§ **Exercise instructions**
1. According to the modulation passage, why is a change from a major key to its parallel minor not considered a modulation?
2. Retype the modulation passage from "A direct modulation" to "the original key.".

§ **Provided passage**
++++++++
Features of a Harmonic Modulation

A harmonic modulation is the process of changing tonal centers.  Consistent use of accidentals in a new key followed by a cadence confirms the sense of a new tonal center.  A change of mode from a major key to its parallel minor is not a modulation, because the tonal center is the same.  This could be considered a case of extended mode mixture.  A move between relative major and minor keys is a modulation, because they have different tonal centers.  Modulations may be very abrupt, or they may unfold so gradually that they are barely noticeable. 

Diatonic Common Chord Modulation

This type of modulation is based on a pivot chord that is diatonic to both keys, a common chord with no accidentals, that has a different harmonic function in each key.  It is used to move between closely related keys.  Closely related keys, and their relative major or minor counterparts, have one more or one fewer sharps or flats.  They are adjacent on the circle of fifths.  Here is an example of the closely related keys to D major:

                        1#        2#        3#
                        G         D          A
                        e          b          f#

The diatonic common chord modulation moves to one of the closely related keys by using a pivot chord that immediately precedes the chord with an accidental.  The chromatic alteration signals the new key, and becomes part of the new tonality.  Common chord modulations often move to the dominant or to the relative major or minor key.  Most pivot chords are predominant in function, moving to the dominant chord in the new key which contains an accidental.  The accidental is applied continuously in the music until a cadence confirms the tonality. 

Chromatic Modulation

Unlike the diatonic common chord modulation, a chromatic modulation hinges on a chord with a chromatic alteration.  As a general rule, a raised pitch is the leading tone (major 7th) of the new key, and a lowered pitch is the subdominant (4th) of the of the new key.  These are good clues to find the tonal center of the key to which the music modulates. 

Lacking a common diatonic chord, chromatic modulations often lead to distant keys rather than closely related keys.  Typically, a chord that only belongs to the original key is followed by a chord that is diatonic only in the new key.  However, altered chords such as a secondary dominant or leading tone chord in the original key can be used as a common chord in a chromatic modulation, as well as borrowed chords.  In this case it serves a dual function, as a chromatically altered chord in the old key and a diatonic chord in the new key.  Other altered chords, such as the Neapolitan or Augmented 6th chords may also be used as pivots.  They are discussed in the next lesson.

An enharmonic modulation employs an altered chord that can be interpreted in both the new and the old key, but is spelled enharmonically in either the new or the old key.  Used as a pivot chord, the leading tone fully diminished 7th chord (viio7) is often spelled correctly by the composer in the new key, serving as a clue to the new tonal center.  This chord is a very useful enharmonic pivot chord, given that the same four notes can be spelled different ways to modulate up a half-step from any of its four pitches to a distant major or minor key.   The example below shows a single fully diminished 7th chord (viio7) spelled four ways, resolving to the tonic in four new minor keys.

Direct, Common tone, and Monophonic Modulations

A direct modulation is also known as a phrase modulation, because it usually occurs between phrases.  The new phrase simply begins and continues in a different key, without the use of a common chord or a common tone.  Most often, it takes place directly after a cadence in the original key.
++++++++
(Detection annotation data)
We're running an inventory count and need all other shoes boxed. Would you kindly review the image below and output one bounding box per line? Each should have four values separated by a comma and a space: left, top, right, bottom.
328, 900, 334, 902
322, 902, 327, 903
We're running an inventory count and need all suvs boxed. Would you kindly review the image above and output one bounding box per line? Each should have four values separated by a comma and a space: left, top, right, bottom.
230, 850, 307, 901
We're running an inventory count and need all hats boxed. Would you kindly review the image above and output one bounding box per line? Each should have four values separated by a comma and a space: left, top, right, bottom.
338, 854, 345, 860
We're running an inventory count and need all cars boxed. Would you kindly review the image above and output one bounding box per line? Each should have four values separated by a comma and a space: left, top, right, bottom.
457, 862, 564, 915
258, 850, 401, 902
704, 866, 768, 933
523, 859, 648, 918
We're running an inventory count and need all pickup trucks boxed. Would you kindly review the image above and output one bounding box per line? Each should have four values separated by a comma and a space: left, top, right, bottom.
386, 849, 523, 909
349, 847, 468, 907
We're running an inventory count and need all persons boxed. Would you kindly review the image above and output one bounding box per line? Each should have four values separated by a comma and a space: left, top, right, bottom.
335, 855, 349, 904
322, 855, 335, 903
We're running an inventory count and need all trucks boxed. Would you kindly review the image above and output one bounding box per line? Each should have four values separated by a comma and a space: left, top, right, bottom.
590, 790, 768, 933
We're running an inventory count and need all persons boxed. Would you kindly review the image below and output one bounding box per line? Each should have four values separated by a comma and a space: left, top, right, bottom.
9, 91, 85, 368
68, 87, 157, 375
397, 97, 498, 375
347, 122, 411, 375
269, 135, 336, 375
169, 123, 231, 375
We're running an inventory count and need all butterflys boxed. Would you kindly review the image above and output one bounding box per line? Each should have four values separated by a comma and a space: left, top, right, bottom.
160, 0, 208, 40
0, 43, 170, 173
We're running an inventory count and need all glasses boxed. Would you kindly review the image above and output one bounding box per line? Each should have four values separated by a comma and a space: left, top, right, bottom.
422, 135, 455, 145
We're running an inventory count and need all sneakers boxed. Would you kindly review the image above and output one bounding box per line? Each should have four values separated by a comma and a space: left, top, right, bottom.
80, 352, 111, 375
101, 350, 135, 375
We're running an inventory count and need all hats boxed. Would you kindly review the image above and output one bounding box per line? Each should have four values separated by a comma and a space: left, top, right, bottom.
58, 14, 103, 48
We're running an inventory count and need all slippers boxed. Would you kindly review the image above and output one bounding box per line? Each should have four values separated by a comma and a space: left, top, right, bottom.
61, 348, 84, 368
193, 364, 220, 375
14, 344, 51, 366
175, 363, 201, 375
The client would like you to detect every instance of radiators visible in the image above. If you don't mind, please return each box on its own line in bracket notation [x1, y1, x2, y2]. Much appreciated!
++++++++
§ **Answers to the exercises**
1. Because the tonal center is the same.

2.
A direct modulation is also known as a phrase modulation, because it usually occurs between phrases.  The new phrase simply begins and continues in a different key, without the use of a common chord or a common tone.  Most often, it takes place directly after a cadence in the original key.